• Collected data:
/---

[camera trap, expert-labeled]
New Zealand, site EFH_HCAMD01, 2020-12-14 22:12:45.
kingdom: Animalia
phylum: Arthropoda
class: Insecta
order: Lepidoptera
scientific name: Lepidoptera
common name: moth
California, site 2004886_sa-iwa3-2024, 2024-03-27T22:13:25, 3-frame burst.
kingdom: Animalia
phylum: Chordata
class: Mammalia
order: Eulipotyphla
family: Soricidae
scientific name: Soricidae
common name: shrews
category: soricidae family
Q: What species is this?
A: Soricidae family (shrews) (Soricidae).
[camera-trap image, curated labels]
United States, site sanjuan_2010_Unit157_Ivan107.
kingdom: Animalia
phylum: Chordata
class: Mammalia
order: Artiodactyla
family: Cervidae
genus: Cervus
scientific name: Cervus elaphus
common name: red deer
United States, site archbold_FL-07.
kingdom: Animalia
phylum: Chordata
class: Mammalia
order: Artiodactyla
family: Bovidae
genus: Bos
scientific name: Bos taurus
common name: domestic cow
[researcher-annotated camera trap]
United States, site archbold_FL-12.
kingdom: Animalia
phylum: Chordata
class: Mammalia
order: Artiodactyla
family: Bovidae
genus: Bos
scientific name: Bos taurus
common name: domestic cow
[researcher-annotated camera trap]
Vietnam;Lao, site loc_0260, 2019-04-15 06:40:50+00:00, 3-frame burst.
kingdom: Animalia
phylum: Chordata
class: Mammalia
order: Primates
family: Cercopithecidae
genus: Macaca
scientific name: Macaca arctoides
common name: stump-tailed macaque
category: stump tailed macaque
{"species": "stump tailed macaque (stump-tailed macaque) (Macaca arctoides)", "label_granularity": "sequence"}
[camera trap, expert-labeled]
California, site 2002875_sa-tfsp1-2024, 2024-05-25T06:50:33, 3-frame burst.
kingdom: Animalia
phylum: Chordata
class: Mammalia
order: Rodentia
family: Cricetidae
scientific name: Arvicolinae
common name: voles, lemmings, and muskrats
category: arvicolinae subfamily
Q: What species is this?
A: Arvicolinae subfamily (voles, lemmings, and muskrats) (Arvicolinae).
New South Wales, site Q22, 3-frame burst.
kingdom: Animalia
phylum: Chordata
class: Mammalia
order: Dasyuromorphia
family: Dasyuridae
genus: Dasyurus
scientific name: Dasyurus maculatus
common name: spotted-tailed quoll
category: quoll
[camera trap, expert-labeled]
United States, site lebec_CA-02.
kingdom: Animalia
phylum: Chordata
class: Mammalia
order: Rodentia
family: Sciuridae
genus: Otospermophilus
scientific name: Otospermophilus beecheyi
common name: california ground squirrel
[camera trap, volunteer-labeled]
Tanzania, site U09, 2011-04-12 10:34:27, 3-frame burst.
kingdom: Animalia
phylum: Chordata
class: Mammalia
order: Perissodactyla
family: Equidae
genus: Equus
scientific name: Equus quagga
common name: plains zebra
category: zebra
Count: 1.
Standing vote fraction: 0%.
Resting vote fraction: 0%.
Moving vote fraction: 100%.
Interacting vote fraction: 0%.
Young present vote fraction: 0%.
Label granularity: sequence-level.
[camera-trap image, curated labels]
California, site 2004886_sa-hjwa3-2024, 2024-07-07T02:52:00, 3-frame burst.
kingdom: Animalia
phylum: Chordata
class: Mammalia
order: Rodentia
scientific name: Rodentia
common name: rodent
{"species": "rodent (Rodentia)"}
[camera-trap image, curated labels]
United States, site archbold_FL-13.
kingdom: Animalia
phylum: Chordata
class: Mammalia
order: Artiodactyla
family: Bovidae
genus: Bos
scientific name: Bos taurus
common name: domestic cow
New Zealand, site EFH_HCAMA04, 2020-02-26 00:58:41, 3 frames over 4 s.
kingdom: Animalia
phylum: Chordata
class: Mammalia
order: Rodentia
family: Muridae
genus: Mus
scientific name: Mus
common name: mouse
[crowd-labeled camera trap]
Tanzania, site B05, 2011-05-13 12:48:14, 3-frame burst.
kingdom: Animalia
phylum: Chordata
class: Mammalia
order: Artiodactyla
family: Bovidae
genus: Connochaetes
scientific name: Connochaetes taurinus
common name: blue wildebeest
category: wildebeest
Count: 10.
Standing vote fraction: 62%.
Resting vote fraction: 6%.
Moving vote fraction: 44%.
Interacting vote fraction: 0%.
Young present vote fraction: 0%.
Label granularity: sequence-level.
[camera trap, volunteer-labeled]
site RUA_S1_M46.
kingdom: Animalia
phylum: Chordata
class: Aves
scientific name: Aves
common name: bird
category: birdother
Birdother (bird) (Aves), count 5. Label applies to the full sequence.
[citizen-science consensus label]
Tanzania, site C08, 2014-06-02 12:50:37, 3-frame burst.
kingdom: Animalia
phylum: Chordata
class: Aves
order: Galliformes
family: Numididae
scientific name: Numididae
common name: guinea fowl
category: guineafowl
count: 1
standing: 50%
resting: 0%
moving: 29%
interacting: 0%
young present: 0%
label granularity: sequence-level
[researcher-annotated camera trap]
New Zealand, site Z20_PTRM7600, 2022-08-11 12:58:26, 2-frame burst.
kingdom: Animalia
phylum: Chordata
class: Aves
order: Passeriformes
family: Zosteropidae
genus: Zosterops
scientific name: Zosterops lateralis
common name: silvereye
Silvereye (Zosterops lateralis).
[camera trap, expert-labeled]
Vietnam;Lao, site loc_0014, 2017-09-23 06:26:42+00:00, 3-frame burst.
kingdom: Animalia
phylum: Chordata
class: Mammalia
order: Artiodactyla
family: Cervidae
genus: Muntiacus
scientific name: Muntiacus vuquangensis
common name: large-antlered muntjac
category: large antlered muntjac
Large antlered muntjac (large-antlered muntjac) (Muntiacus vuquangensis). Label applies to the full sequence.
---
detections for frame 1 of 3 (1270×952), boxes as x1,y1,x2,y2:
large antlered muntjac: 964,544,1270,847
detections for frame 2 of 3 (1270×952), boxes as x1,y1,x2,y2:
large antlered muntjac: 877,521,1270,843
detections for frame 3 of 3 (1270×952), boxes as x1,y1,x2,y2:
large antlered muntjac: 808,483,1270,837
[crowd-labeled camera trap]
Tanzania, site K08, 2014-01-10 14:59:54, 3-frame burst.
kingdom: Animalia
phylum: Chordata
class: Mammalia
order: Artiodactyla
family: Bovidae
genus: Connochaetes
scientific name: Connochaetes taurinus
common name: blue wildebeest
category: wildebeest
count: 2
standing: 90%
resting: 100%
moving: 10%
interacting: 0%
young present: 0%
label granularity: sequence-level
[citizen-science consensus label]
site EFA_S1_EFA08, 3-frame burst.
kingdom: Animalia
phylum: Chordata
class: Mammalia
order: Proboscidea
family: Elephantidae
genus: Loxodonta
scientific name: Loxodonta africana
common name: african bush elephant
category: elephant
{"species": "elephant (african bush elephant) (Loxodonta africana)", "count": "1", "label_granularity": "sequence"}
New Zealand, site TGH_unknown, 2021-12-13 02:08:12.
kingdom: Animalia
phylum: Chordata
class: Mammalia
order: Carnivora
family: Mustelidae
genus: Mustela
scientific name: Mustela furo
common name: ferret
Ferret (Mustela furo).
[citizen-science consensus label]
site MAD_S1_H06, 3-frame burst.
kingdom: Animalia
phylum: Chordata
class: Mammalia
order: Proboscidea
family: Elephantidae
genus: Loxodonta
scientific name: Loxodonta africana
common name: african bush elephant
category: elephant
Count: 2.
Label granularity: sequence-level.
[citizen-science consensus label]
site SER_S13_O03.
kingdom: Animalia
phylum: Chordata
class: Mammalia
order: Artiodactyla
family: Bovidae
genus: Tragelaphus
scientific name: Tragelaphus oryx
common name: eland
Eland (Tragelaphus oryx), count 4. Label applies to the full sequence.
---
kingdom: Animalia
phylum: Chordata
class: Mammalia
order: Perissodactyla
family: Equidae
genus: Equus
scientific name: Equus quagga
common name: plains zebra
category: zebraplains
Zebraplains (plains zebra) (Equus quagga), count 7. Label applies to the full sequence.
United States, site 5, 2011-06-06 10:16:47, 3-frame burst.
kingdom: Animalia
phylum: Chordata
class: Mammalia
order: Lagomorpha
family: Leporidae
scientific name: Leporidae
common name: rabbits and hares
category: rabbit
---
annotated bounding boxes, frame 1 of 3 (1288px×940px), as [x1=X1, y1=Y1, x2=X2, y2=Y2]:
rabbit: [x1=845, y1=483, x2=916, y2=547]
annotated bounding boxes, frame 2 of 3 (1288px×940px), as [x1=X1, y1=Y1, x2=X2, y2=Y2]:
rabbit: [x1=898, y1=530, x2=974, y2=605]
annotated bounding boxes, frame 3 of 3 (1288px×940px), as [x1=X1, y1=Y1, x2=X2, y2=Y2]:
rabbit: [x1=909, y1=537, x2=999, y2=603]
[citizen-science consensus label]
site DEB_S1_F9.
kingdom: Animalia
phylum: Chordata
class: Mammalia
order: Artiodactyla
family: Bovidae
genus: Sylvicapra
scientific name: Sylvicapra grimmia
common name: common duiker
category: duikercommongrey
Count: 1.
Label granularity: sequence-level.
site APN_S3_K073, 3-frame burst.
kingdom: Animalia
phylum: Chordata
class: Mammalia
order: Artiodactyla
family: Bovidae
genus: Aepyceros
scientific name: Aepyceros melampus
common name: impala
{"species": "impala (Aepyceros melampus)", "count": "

\---

• Task brief:
The expected output is the exact run of lines from the start of the entries through the line with "order: Eulipotyphla", inclusive.

• Response for this exercise:
[camera trap, expert-labeled]
New Zealand, site EFH_HCAMD01, 2020-12-14 22:12:45.
kingdom: Animalia
phylum: Arthropoda
class: Insecta
order: Lepidoptera
scientific name: Lepidoptera
common name: moth
California, site 2004886_sa-iwa3-2024, 2024-03-27T22:13:25, 3-frame burst.
kingdom: Animalia
phylum: Chordata
class: Mammalia
order: Eulipotyphla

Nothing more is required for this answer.